We have to get gas from Grebe Auto Supplies because it’s the only station in town. It’s right next to Gina’s Pizzeria and there’s something disturbingly appealing about the combined smell of grease and gas. Mom pulls up to the self-serve pump and hands me her credit card.

“You want to do this? I’ll get us something to drink at Deckard’s.”

She heads into the convenience store on the other side of and just a little behind the station. I pump gas, finishing before she does, and wait in the car. The minutes eke by. When I glance back at the convenience store, I can just make her out. She’s only halfway in, talking to Mr. Conway, so that should take forever. Great. Dan Conway. Biggest mouth in town. Bet he’s trying to feel out our new living arrangements and whether marriage is next on Mom’s list even though in his eyes, it probably should’ve come first.

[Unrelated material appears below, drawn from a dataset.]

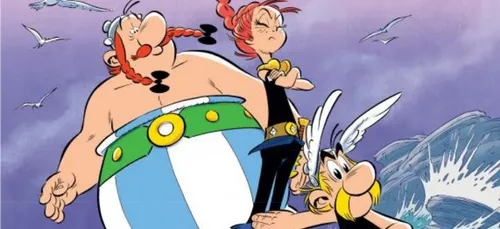 Le petit Gaulois est de retour !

I drum my fingers on my knees and then a Cadillac Escalade EXT pulls up to the self-serve pump next to mine, music blaring. My stomach sinks when I see Alek behind the wheel, Brock playing passenger.

It never feels fair, seeing them after school.

Brock gets out with a credit card—not his—in hand. Alek never pumps his own gas, if he can help it. Alek never does a thing he can get Brock to do for him. I watch him rest his head against the seat and stare at the world through a pair of Ray-Bans. After a second, he leans forward and presses his finger against the inside of the windshield. He pulls his hand away and studies it, frowning. He pokes his head out the window.

“Hey, clean the windshield while you’re at it,” he says. Brock gives him the finger. Alek scans the station before his eyes settle on Gina’s. “You hungry?”

Brock raises his middle finger higher, but when he’s hooked the nozzle back on the pump, he reaches for a filthy squeegee because of course he would. Brock lives one street away from me now I’ve moved, a street where the houses don’t so much resemble chipped and broken teeth, but if you look close enough, you see their foundations are rotting. Brock is the eldest of five in a family that’s no stranger to handouts. Alek got him on the sweet side of high school and that’s the kind of debt you spend your whole life trying to repay, which is exactly why Alek got Brock on the sweet side of high school.

When he finishes, Brock takes the card and heads to Gina’s. Stops when he realizes Alek isn’t coming with him. “You gonna wait there?”